Watson and Crick went their separate ways after their DNA research. Although Watson was only 25 years old and had not made any new scientific discoveries that approached the importance of the double helix, he remained an authority in the scientific community.
“After achieving what he accomplished at such a young age, he had to think about what he was going to do with his life,” biologist Marc Ptashne, who met Watson in the 1960s and remained friends, told Reuters in a 2012 interview. “He figured out how to play to his strengths.”
Its strength was to play what Ptashne calls a “tough Irishman” and become one of the leaders in pushing the United States to the forefront of molecular biology. Watson joined Harvard University’s biology department in 1956.
“The existing biology department felt that molecular biology was just a flash in the pan,” said Guido Guidotti, a biochemist at Harvard University. But when Watson arrived, Guidotti said he immediately told everyone in the biology department, all the scientists whose research focuses on whole organisms and populations rather than cells and molecules, that they were wasting their time and should retire.
This earned Watson decades of hostility from some traditional biologists, but he also attracted young scientists and graduate students who were to start a revolution in genetics.
In 1968, Watson went to Cold Spring Harbor Laboratory on Long Island to build a facility and spent eight years between the lab and Harvard University.
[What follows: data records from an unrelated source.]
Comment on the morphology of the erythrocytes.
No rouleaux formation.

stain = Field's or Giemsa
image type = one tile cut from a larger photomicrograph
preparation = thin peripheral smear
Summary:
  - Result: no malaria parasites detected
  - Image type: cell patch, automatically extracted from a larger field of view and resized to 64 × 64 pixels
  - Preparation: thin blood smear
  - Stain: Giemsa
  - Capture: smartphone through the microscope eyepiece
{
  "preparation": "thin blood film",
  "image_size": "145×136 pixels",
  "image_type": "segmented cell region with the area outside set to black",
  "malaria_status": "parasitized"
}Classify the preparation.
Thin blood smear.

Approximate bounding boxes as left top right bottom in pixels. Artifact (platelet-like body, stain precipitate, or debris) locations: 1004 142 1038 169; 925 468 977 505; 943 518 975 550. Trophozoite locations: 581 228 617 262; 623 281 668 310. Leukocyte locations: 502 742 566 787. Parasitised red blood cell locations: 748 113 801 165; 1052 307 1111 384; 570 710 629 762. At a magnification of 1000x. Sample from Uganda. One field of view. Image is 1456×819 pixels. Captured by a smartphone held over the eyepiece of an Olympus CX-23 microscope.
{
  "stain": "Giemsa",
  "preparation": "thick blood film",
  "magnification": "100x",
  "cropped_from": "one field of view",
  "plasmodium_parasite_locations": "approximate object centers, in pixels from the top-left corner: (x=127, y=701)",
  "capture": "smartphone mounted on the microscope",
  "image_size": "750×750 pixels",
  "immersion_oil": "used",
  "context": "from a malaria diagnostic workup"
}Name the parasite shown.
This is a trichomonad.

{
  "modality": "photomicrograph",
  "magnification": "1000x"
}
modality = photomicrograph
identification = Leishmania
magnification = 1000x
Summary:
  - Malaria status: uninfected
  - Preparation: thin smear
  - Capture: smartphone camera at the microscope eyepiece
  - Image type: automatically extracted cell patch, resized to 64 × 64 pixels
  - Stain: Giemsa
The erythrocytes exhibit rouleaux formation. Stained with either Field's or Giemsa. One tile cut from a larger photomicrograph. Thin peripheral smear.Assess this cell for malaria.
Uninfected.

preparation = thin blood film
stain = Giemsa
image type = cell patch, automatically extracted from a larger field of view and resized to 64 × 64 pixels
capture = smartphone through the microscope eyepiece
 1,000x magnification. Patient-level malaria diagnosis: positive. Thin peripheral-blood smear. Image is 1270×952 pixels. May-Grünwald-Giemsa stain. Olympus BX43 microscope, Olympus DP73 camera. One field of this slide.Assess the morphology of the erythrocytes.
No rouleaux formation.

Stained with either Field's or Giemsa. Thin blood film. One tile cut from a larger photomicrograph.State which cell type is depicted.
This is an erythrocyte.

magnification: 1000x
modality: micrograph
At the time, the lab was “just a remote area infested with mosquitoes,” Ptashne said. As director, “Jim transformed it into a vibrant, world-class institution.”
genome project
In 1990, Watson was named leader of the Human Genome Project. The goal was to determine the order of the 3 billion chemical units that make up the complete human DNA. When the National Institutes of Health, which had funded the project, decided to apply for a patent on some of the DNA sequences, Watson attacked the NIH director and resigned, arguing that genomic knowledge should remain in the public domain.
In 2007, he became the second person in the world to have his entire genome sequenced. He released the sequences and argued that concerns about “genetic privacy” were overdone, but he made an exception because he didn’t want to know whether he carried a gene linked to an increased risk of Alzheimer’s disease. Watson did indeed have a gene associated with novelty seeking.
Watson told a Discover magazine interviewer in 2003 that his proudest accomplishment was not the discovery of the double helix, which he wrote, but which he thought would be discovered in the next year or two anyway.
“My heroes were never scientists,” he said. “They were Graham Greene and Christopher Isherwood. You know, great writers.”
Friends say Watson cherished the bad boy image he presented to the world in “The Double Helix,” and emphasized it in his 2007 book “Avoiding Boring People.”
Married with two sons, he often belittled women in public and bragged about chasing what he called “poppies.” However, he personally encouraged many women scientists, including biologist Nancy Hopkins of the Massachusetts Institute of Technology.
“I don’t think I would have had a career in science without his support,” said Hopkins, who has long been outspoken about anti-women bias in science. “Jim has been so supportive of me and the other women. It’s a strange thing to understand.”